Moving before that time would be difficult because council rates – used to pay for waste disposal services – are fixed until then.

Further complicating matters, general manager of communications with recycling and waste company SITA, Mike Ritchie, told CE Daily any move ahead of the scheme legislation's passage through Parliament might be difficult, as many waste contracts specify that there be no price rises except as provided for by an actual change of law.

Even for contracts where no such constraint exist, competitive pressures could make it difficult for a landfill operator to add a substantial carbon levy if others in the industry don't impose one, he said.

"Landfill is possibly the only industry where the Carbon Pollution Reduction Scheme burden applies now, even before the scheme starts," noted Ritchie, who is also president of the NSW branch of the Waste Management Association of Australia.

Landfill operators will need to decide whether to simply absorb until mid-2010 the future carbon liabilities they are already incurring or whether to take the plunge and move quickly to impose a carbon levy, he said.

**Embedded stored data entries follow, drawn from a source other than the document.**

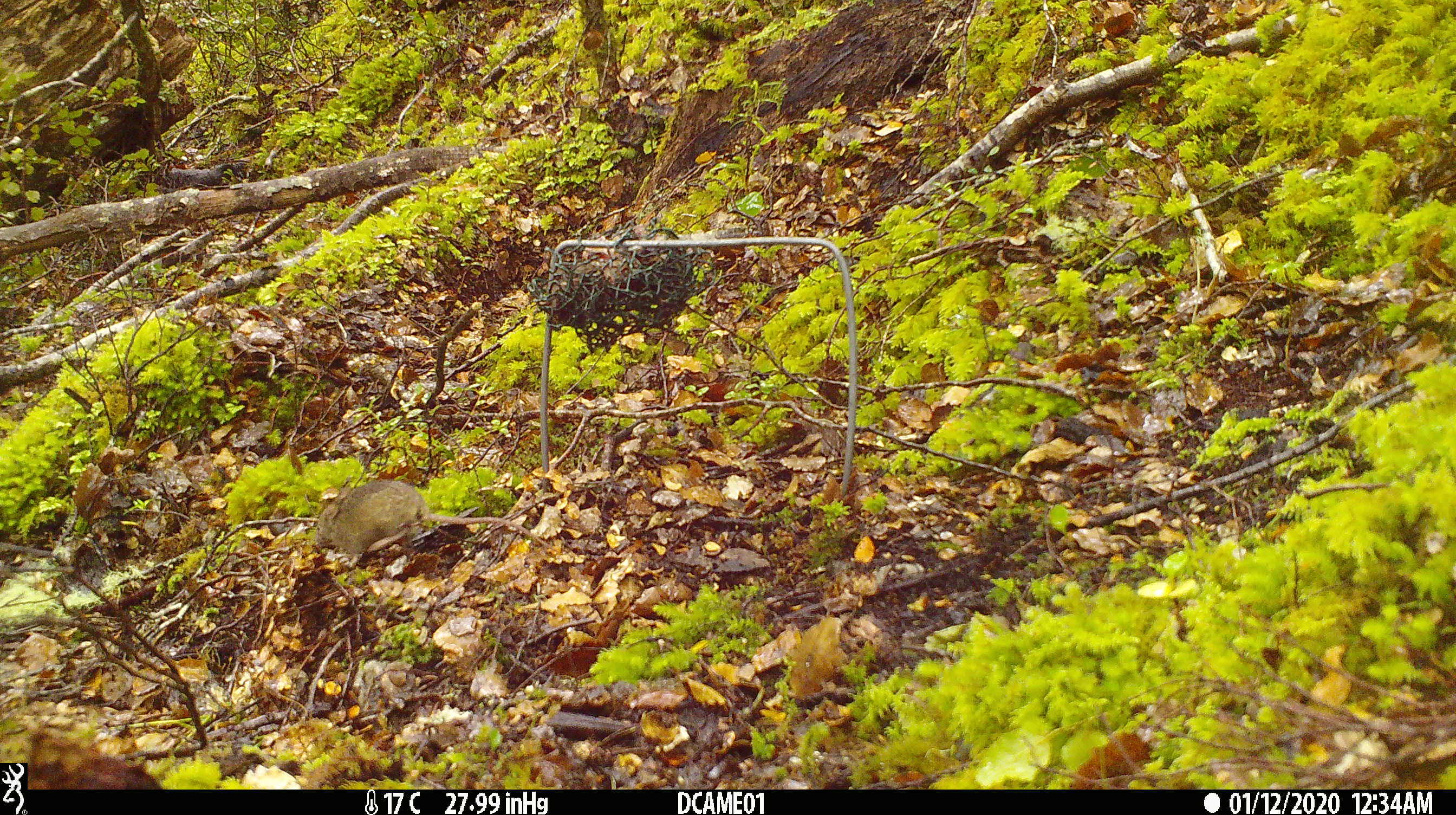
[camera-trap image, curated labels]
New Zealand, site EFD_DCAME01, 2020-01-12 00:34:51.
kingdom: Animalia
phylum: Chordata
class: Mammalia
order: Rodentia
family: Muridae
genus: Mus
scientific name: Mus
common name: mouse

Alternatively the industry could seek to collectively impose a carbon levy – a move which might require the scrutiny of the Australian Competition and Consumer Commission, he said.

Wainberg and Ritchie will discuss the implications of emissions trading for the waste industry at a Waste Management Association of Australia seminar in Brisbane next Wednesday.

 

Concerns over tools for predicting emissions

Meanwhile, lingering concerns remain over the quality of techniques for estimating greenhouse gas emissions from landfills.

One industry source told CE Daily an unscrupulous operator could potentially arrange for the required representative sampling to occur in sections capped with a deep layer of clay "that never leaks methane" – a tactic an auditor is unlikely to pick up.